I realize reading that it probably sounds like I flipped a switch and all those things happened and then “bam,” I was better at racing and I got a letter in the mail saying “Congratulations! You’re pretty fast on the bike!” That was hardly the case. I had bad weeks of training, stayed up too late sometimes, had a few more beers then I should have now and then. There were some really bad races.

In the preseason, I pulled out of a short track race because my legs just wouldn’t work right.

But I’ve kept the overall progress in a positive direction. I gave myself two key phrases to always keep in mind. The first is “If you’re not doing it, you’re not doing it.” If you aren’t training, then don’t say you are. If you aren’t actively working towards your goal then don’t claim you are. It is a pretty harsh view of things, but it keeps me motivated and on track. The other phrase is a quote I see tossed around a lot, “Don’t buy upgrades, ride up grades.” It’s so easy in cycling to get lost in thinking you need the newest thing, or the reason you aren’t doing well is because you need better wheels, more carbon, that pretty anodized part that finally ties your color scheme together, or even a new bike.

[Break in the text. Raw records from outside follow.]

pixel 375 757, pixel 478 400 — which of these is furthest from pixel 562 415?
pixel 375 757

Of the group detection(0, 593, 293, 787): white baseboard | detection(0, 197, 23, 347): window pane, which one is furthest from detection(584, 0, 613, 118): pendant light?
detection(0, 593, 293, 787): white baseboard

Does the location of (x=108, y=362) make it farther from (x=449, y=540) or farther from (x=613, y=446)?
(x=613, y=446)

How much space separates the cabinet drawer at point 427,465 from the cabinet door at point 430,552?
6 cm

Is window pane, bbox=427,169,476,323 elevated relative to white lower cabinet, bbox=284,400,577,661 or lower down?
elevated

Recently I watched a family video from when I was about four or five. My older sister and I are riding our bikes up and down our unmade street in New Jersey in the rain as my younger brother splashes around in his boots. It’s pouring out, but there we are, three kids laughing in the rain, two of us plowing our bikes through puddles, coming dangerously close to hitting my younger brother as we ride, as my Dad films and encourages all three of us, clearly loving every minute of riding around in the mud and rain. A small start in a bike racing career to be sure. But when I think about all that’s changed in my life in the last year, the end of a relationship, a new house with new roommates, there’s one thing that’s always been there since I was young: bikes.